BRD 2013 Regie: Caroline Link mit Samuel Schneider, Ulrich Tukur, Hafsia Herzi, Josef Bierbichler, Sophie Rois, Marie-Lou Sellem 118 Min. FSK: ab 6
Er solle doch eine Geschichte mit aus dem Urlaub bringen, gibt der Internats-Direktor (Josef Bierbichler) dem 17-jährigen intelligenten, aber gelangweilten Ben (Samuel Schneider) mit auf den Weg. Ben trifft in Marokko seinen Vater Heinrich (Ulrich Tukur), der in Marrakech „Emilia Galotti" (auf deutsch!) inszeniert. Der früh aus seines Sohnes Leben verschwundene Theaterregisseur holt Ben nicht selbst ab, es gibt auch keine Umarmung zur Begrüßung. Ein überdeutlicher emotionaler und zeitlicher Graben trennt sie, das ist auch ohne viel dialogischen Leerlauf klar. Als kleine Rache verschenkt der Junge des Vaters Sachen an Straßenkinder. Und lernt auf einem nächtlichen Streifzug - die unruhige Kamera wackelt vor lauter überwältigender Eindrücke - die junge Prostituierte Karima (Hafsia Herzi) kennen. Während der Senior nur Paul Bowles am Hotelpool liest, weil „das echte Marrakech total verbaut ist", folgt Junior der Marokkanerin spontan in die Berge zu ihrer Familie. Auch wegen der Zuckerkrankheit des Sprösslings beunruhigt, reist Heinrich hinterher und irgendwann finden beide Reisewege zueinander.
Familie sei immer Stress, meint Bierbichler als Schuldirektor und zitiert Tolstois „Anna Kerenina", dass „jede auf eigene Weise unglücklich sei". Das trifft allerdings nicht ganz auf diese Familie, auf dieses Vater-Sohn-Verhältnis zu, welches sich eher unoriginell darstellt. Bens Eltern sind als Künstler immer unterwegs, von der überfürsorglichen Mutter gibt es zu viel süße Liebe, vom Vater keine erkennbare - so könnte man die Zustände der Diabetes ausbuchstabieren. Die Begegnung mit dem Fremden, die Liebe eines Unerfahrenen zu einer Einheimischen, das hat Detlev Buck mit seinem Ben bei „Same Same but different" in einer rasanten Szene abgehandelt. Caroline Link, die 2003 einen Oscar für die Stefanie Zweig-Adaption „Nirgendwo in Afrika" erhielt, erzählt sehr umfassend, zu behutsam und zu viel erklärend.

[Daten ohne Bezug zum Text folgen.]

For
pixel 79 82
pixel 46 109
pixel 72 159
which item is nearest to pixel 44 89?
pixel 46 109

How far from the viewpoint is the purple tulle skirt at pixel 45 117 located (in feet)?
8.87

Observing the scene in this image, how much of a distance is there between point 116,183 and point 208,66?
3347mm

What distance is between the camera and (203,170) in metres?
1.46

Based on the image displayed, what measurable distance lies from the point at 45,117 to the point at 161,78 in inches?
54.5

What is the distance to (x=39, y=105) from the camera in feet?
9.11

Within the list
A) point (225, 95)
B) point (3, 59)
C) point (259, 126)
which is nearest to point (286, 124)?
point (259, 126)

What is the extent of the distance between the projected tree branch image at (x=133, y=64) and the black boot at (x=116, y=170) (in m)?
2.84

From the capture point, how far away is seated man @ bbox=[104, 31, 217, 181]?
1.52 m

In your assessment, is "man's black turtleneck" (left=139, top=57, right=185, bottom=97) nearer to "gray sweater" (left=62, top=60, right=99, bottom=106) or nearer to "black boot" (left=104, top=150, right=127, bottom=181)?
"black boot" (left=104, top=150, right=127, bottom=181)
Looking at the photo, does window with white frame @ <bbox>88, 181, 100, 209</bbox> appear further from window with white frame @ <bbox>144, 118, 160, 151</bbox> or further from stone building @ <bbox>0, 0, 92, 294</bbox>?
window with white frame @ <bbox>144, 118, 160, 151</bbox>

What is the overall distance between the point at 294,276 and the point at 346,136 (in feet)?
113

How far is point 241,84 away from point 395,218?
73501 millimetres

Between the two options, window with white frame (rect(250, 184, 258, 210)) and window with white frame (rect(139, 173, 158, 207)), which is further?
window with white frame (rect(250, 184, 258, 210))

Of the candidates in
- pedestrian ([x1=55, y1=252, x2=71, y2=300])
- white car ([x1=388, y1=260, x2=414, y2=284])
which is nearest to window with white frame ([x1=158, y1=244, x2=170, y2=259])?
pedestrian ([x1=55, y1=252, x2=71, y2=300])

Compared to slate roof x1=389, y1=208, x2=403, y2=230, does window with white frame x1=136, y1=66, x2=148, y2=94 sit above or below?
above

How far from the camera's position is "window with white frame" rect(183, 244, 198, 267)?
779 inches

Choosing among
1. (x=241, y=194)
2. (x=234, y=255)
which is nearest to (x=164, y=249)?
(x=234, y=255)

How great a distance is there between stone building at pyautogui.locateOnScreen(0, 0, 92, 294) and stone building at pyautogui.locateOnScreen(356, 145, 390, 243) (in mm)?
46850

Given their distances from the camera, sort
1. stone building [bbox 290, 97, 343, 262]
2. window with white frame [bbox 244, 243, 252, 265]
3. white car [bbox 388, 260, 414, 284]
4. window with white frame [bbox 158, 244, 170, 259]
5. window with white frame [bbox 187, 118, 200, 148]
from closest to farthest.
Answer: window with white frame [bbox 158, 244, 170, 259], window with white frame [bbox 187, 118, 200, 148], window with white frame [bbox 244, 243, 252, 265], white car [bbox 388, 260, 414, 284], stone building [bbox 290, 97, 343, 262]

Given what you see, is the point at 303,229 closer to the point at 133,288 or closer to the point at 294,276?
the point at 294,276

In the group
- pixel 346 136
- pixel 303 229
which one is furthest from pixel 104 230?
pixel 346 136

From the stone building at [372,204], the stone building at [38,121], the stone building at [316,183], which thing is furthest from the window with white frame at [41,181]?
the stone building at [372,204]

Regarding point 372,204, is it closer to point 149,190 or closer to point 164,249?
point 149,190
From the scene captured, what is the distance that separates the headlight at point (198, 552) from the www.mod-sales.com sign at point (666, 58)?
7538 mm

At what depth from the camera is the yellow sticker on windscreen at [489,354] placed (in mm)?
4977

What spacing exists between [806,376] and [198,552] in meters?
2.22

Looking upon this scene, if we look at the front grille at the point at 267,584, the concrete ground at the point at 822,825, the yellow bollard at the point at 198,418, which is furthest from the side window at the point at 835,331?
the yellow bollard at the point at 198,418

Obwohl sie reichlich Landschaft vor die Kamera von Bella Halben nahm, beeindruckt diese nicht sonderlich, macht aber zumindest neugierig auf das echte Erleben. Dünen herunter zu skien ist keine existenzialistische Erfahrung, erst in der letzten halben Stunde kommen die Herren bei ein paar Joints zum Aussprechen und Kennenlernen. Dann darf endlich auch die Zuckerkrankheit für ein paar Minuten Spannung sorgen, doch „Exit Marrakech" nähert sich nur fast dem langsamen Entschwinden von Bowles' „Himmel über der Wüste". Aber selbst dies verläuft dramaturgisch im Wüstensand. Denn die Entschleunigung kam zu spät, der Film war bis dahin eher ungeschickt ausführlich. Er erzählte träge, kam aber zu selten in den „Flow" der fremden Eindrücke.
Der jungen Samuel Schneider („Boxhagener Platz") trägt die schwierige Rolle und die lange Leinwandzeit gut. Ulrich Tukur („Huston", „Das weiße Band", „Das Leben der Anderen") hat als Vater nicht die forderndste Rolle. Hafsia Herzi, die schon mit ihrem sensationellen Auftritt in „Couscous mit Fisch" begeisterte, wird leider irgendwo auf der Strecke vergessen. Es bleiben unvollendete Seitenblicke auf die Situation der Frauen in Marokko, westliche Kultur-Arroganz, eine Patchwork-Familienaufstellung und die Hoffnung, dass Caroline Link ihr Talent mal etwas mutiger herumstreunen lässt.